The Constitution set up a great system of government, but this question has been nagging at me lately: Just how great is the Constitution really if it can’t get anyone to follow it?
#1 Guerillas don't win wars. Conventional infantry wins wars by occupying real estate and making the population and opposition surrender. Guerilla forces can address that situation forever but they will not, can not, change it. Unless the will to occupy is lost. How long have we occupied Europe? How long have we occupied any nation we invaded?
#2 Winning a revolution or a civil war requires coordinated forces and leadership. Also training to fight as a unit. Sad to say, these don't exist on any scale necessary to defeat a military that's turned against the people and mark my words, folks, today's military and police forces are products of the public schools and their socialistic/communistic curriculums. There is a reason too, that the recruiters biggest targets are inner city high schools. They get the most from those areas. Those areas are where the liberalism is very concentrated. I know, I just left an inner city high school after teaching there for over 16 years. I finally had to get out or drown in the slime.
#3 The Feds couldn't deal with the Beltway snipers very well, but I imagine if there was martial law they could have. Imagine if the resources of the federal government and military had been brought to bear using the highest tech devices in our arsenals? Using highly trained and experienced special forces? Think that might change the results just a little?
Conservative worship of Thomas Jefferson has got to stop.
We'd all be better off if those amendments had never been written. Regardless of "original intent," it was inevitable that eventually they would have been interpreted as government grants of rights which the government had the authority to impose on states and localities (via federal action against prayers at football games or principals editing obscenities out of student newspapers).
The original seven articles merely created and described a new federal government. The "bill of rights" turned it into a document of political philosophy . . . a philosophy that has done nothing but mischief.
I agree that a future American civil war would be much more like the Spanish Civil War than the American Civil War.
However, I don’t see such a rebellion happening. There are too many citizens that would cheer the government’s overreach or be too dumb to know it has happened and see the rebellion as treason. We also are, in general, much more prosperous and softer than Spain was before its civil war, so I can’t see a widespread civil war being fought out by citizens. I guess a coup could possibly happen, but that’s about it.
Really very good points.
There’s some great thinking on FR amid all the “Burn the Witches” screaming sometimes.

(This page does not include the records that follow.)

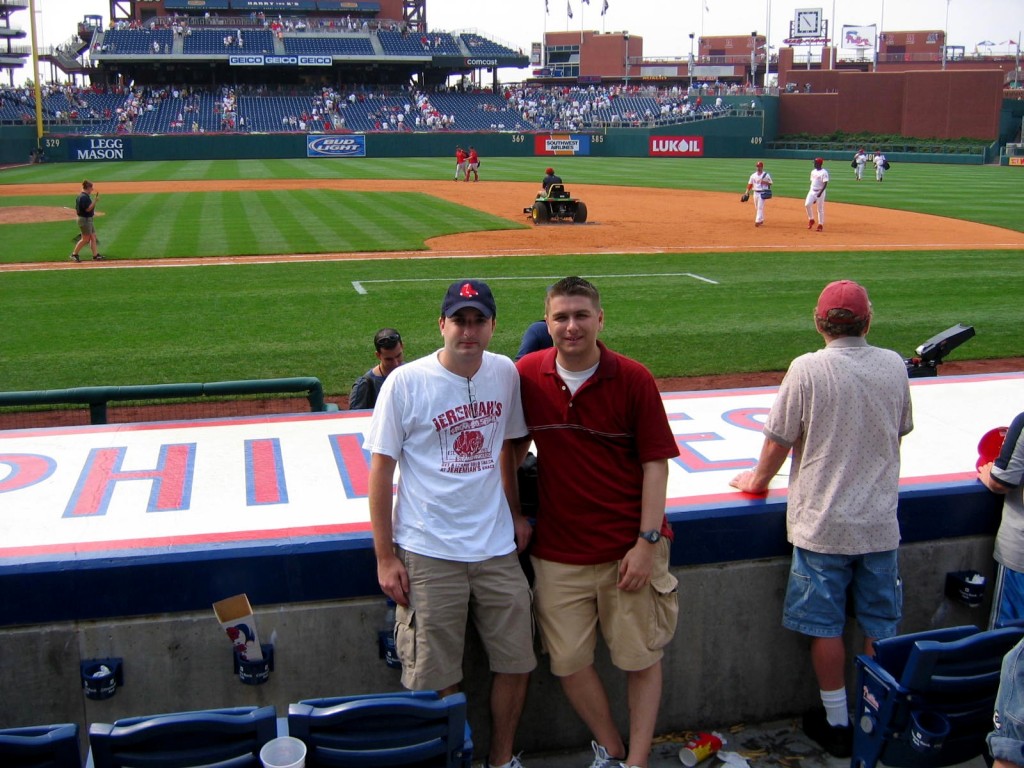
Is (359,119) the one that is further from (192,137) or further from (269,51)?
(192,137)

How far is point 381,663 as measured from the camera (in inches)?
160

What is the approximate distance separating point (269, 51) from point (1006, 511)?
222 feet

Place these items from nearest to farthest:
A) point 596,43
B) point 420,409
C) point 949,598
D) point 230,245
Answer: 1. point 420,409
2. point 949,598
3. point 230,245
4. point 596,43

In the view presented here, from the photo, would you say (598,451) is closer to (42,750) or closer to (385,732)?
(385,732)

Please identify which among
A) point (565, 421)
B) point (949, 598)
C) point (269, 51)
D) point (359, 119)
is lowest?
point (949, 598)

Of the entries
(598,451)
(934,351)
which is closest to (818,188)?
(934,351)

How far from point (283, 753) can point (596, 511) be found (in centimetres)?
142

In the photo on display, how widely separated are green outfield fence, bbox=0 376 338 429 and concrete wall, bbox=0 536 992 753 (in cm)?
262

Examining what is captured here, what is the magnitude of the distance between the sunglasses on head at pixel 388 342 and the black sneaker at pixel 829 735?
12.2ft

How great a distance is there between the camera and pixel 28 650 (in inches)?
146

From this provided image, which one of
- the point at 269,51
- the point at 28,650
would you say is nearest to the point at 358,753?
the point at 28,650

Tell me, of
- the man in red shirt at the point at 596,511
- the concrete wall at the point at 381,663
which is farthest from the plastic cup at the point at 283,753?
the man in red shirt at the point at 596,511

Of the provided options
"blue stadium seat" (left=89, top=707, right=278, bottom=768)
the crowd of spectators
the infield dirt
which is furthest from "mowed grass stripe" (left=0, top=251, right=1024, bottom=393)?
the crowd of spectators

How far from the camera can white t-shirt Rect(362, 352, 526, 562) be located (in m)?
3.58
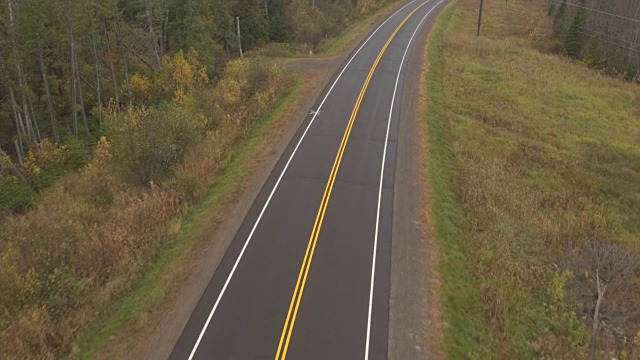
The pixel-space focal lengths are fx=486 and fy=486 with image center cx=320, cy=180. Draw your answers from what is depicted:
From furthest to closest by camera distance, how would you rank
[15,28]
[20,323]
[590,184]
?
1. [15,28]
2. [590,184]
3. [20,323]

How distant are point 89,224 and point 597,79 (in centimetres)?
5054

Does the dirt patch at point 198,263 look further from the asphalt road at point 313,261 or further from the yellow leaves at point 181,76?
the yellow leaves at point 181,76

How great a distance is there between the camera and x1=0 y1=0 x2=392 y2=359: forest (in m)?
15.9

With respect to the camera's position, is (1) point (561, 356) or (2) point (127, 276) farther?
(2) point (127, 276)

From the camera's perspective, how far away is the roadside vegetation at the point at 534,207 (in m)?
16.2

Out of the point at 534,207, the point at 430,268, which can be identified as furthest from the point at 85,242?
the point at 534,207

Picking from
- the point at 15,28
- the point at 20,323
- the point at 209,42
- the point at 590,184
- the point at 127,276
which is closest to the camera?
the point at 20,323

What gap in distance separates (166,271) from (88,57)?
109ft

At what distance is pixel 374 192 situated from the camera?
23344 millimetres

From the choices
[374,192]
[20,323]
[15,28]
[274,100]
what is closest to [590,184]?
[374,192]

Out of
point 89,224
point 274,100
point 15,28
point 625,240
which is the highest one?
point 15,28

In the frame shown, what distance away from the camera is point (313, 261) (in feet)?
59.5

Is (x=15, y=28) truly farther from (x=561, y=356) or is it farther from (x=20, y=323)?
(x=561, y=356)

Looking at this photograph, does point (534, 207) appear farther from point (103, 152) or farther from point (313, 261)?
point (103, 152)
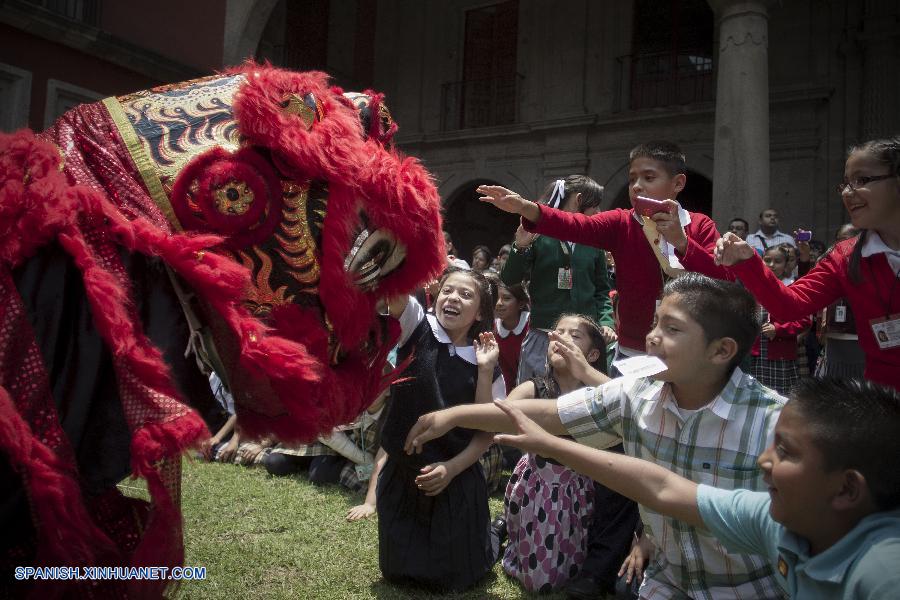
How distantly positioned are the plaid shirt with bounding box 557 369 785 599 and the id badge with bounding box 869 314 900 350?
750mm

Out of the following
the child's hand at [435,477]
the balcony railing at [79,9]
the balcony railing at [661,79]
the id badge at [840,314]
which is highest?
the balcony railing at [661,79]

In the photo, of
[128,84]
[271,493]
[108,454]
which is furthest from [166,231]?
[128,84]

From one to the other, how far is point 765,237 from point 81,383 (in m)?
7.78

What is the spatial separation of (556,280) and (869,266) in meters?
2.05

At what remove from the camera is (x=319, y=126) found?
135 centimetres

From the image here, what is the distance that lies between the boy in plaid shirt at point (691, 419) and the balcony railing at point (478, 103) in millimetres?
12551

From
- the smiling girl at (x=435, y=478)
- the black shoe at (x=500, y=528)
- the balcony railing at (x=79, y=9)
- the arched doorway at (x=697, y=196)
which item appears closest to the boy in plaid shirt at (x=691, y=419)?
the smiling girl at (x=435, y=478)

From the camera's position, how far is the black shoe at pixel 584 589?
3.03 metres

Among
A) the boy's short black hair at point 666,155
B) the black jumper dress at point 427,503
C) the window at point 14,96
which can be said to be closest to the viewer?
the black jumper dress at point 427,503

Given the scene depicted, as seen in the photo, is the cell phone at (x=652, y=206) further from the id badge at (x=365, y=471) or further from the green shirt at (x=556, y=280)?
the id badge at (x=365, y=471)

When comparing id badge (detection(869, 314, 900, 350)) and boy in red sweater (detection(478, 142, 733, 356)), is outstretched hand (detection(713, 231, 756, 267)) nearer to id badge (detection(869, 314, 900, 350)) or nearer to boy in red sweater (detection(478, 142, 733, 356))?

Look you think like statist, I get you.
We are different, I believe in a weak Federal Govt.
Afghanistan. 'nuff said.
Think of Ireland, under English/British rule from whenever- you-want-to-start to 1922.
In both cases the country was profoundly changed by the outsiders, and not by the inhabitants or their local culture.
Expect the Chinese to have a similarly profound effect on a Disunited States. One to two centuries from now you will not recognize the ideas and culture as American.